Brian Pinkerton wrote:
| Sheesh. Next time I want to stimulate a rant on proper application
| design I'll be sure to ask an innocent little API question.
Or, better yet, explain why the obvious approach *won't* work. Or describe the problem in enough detail that people know what you're *really* trying to do. You got "rants" because your stated solution was far too elaborate for the problem you claimed you were solving: giving applications access to preference files.
It's not at all uncommon for people (novices and experts alike) to ask "How do I do X?" because they've gotten locked into X as a solution for their problem, when the *real* problem (the one X is a solution to) can be solved much more easily using some other approach. Often, the clue that that's what's happening is that trying to make X work involves a great deal of effort, effort that the problem *as stated* doesn't require.

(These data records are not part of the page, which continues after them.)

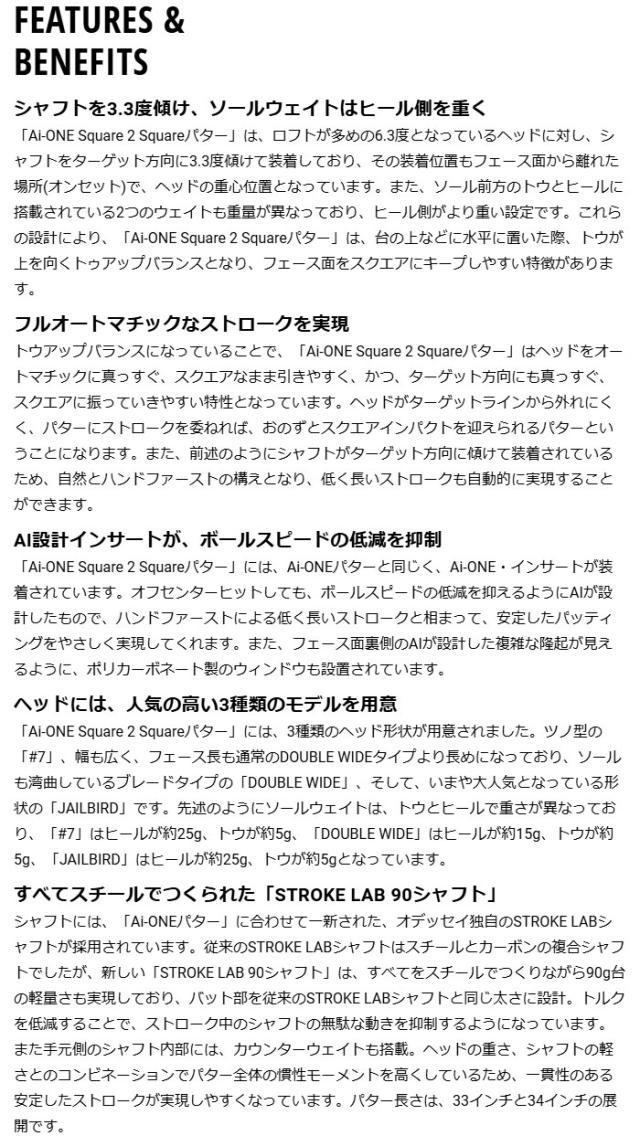 FEATURES & BENEFITS

シャフトを3.3度傾け、ソールウェイトはヒール側を重く

「Ai-ONE Square 2 Squareパター」は、ロフトが多めの6.3度となっているヘッドに対し、シャフトをターゲット方向に3.3度傾けて装着しており、その装着位置もフェース面から離れた場所(オンセット)で、ヘッドの重心位置となっています。また、ソール前方のトウとヒールに搭載されている2つのウェイトも重量が異なっており、ヒール側がより重い設定です。これらの設計により、「Ai-ONE Square 2 Squareパター」は、台の上などに水平に置いた際、トウが上を向くトゥアップバランスとなり、フェース面をスクエアにキープしやすい特徴があります。

フルオートマチックなストロークを実現

トウアップバランスになっていることで、「Ai-ONE Square 2 Squareパター」はヘッドをオートマチックに真っすぐ、スクエアなまま引きやすく、かつ、ターゲット方向にも真っすぐ、スクエアに振っていきやすい特性となっています。ヘッドがターゲットラインから外れにくく、パターにストロークを委ねれば、おのずとスクエアインパクトを迎えられるパターということになります。また、前述のようにシャフトがターゲット方向に傾けて装着されているため、自然とハンドファーストの構えとなり、低く長いストロークも自動的に実現することができます。

AI設計インサートが、ボールスピードの低減を抑制

「Ai-ONE Square 2 Squareパター」には、Ai-ONEパターと同じく、Ai-ONE・インサートが装着されています。オフセンターヒットしても、ボールスピードの低減を抑えるようにAIが設計したもので、ハンドファーストによる低く長いストロークと相まって、安定したパッティングをやさしく実現してくれます。また、フェース面裏側のAIが設計した複雑な隆起が見えるように、ポリカーボネート製のウィンドウも設置されています。

ヘッドには、人気の高い3種類のモデルを用意

「Ai-ONE Square 2 Squareパター」には、3種類のヘッド形状が用意されました。ツノ型の「#7」、幅も広く、フェース長も通常のDOUBLE WIDEタイプより長めになっており、ソールも湾曲しているブレードタイプの「DOUBLE WIDE」、そして、いまや大人気となっている形状の「JAILBIRD」です。先述のようにソールウェイトは、トウとヒールで重さが異なっており、「#7」はヒールが約25g、トウが約5g、「DOUBLE WIDE」はヒールが約15g、トウが約5g、「JAILBIRD」はヒールが約25g、トウが約5gとなっています。

すべてスチールでつくられた「STROKE LAB 90シャフト」

シャフトには、「Ai-ONEパター」に合わせて一新された、オデッセイ独自のSTROKE LABシャフトが採用されています。従来のSTROKE LABシャフトはスチールとカーボンの複合シャフトでしたが、新しい「STROKE LAB 90シャフト」は、すべてをスチールでつくりながら90g台の軽量さも実現しており、バット部を従来のSTROKE LABシャフトと同じ太さに設計。トルクを低減することで、ストローク中のシャフトの無駄な動きを抑制するようになっています。また手元側のシャフト内部には、カウンターウェイトも搭載。ヘッドの重さ、シャフトの軽さとのコンビネーションでパター全体の慣性モーメントを高くしているため、一貫性のある安定したストロークが実現しやすくなっています。パター長さは、33インチと34インチの展開です。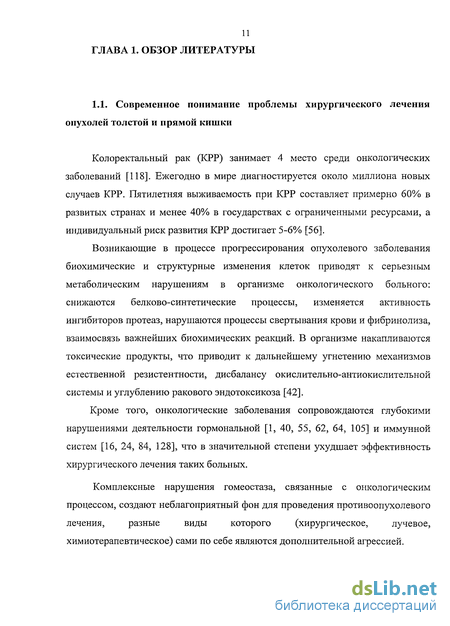 11

ГЛАВА 1. ОБЗОР ЛИТЕРАТУРЫ

1.1. Современное понимание проблемы хирургического лечения опухолей толстой и прямой кишки

Колоректальный рак (КРР) занимает 4 место среди онкологических заболеваний [118]. Ежегодно в мире диагностируется около миллиона новых случаев КРР. Пятилетняя выживаемость при КРР составляет примерно 60% в развитых странах и менее 40% в государствах с ограниченными ресурсами, а индивидуальный риск развития КРР достигает 5-6% [56].

Возникающие в процессе прогрессирования опухолевого заболевания биохимические и структурные изменения клеток приводят к серьезным метаболическим нарушениям в организме онкологического больного: снижаются белково-синтетические процессы, изменяется активность ингибиторов протеаз, нарушаются процессы свертывания крови и фибринолиза, взаимосвязь важнейших биохимических реакций. В организме накапливаются токсические продукты, что приводит к дальнейшему угнетению механизмов естественной резистентности, дисбалансу окислительно-антиокислительной системы и углублению ракового эндотоксикоза [42].

Кроме того, онкологические заболевания сопровождаются глубокими нарушениями деятельности гормональной [1, 40, 55, 62, 64, 105] и иммунной систем [16, 24, 84, 128], что в значительной степени ухудшает эффективность хирургического лечения таких больных.

Комплексные нарушения гомеостаза, связанные с онкологическим процессом, создают неблагоприятный фон для проведения противоопухолевого лечения, разные виды которого (хирургическое, лучевое, химиотерапевтическое) сами по себе являются дополнительной агрессией.

dsLib.net
библиотека диссертаций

For better or worse, you presented your problem in just that way: the desired solution was far more complicated than was needed to solve the *stated* problem. Had you troubled to explain why the applications *couldn't* use the Preferences API out of the box--that is, why the server, rather than the applications themselves, had to read the preference files--you'd not have gotten the recommendations you did. If you don't state the problem clearly, how can you expect useful responses?
And, by the way: you seriously need to recalibrate your "rant" standard. What you got was not "ranting", but honest efforts to suggest *simple* solutions to the problem *as you described it*. If you failed to describe it well enough for others to understand what you were *really* doing, that's hardly the fault of those trying to help.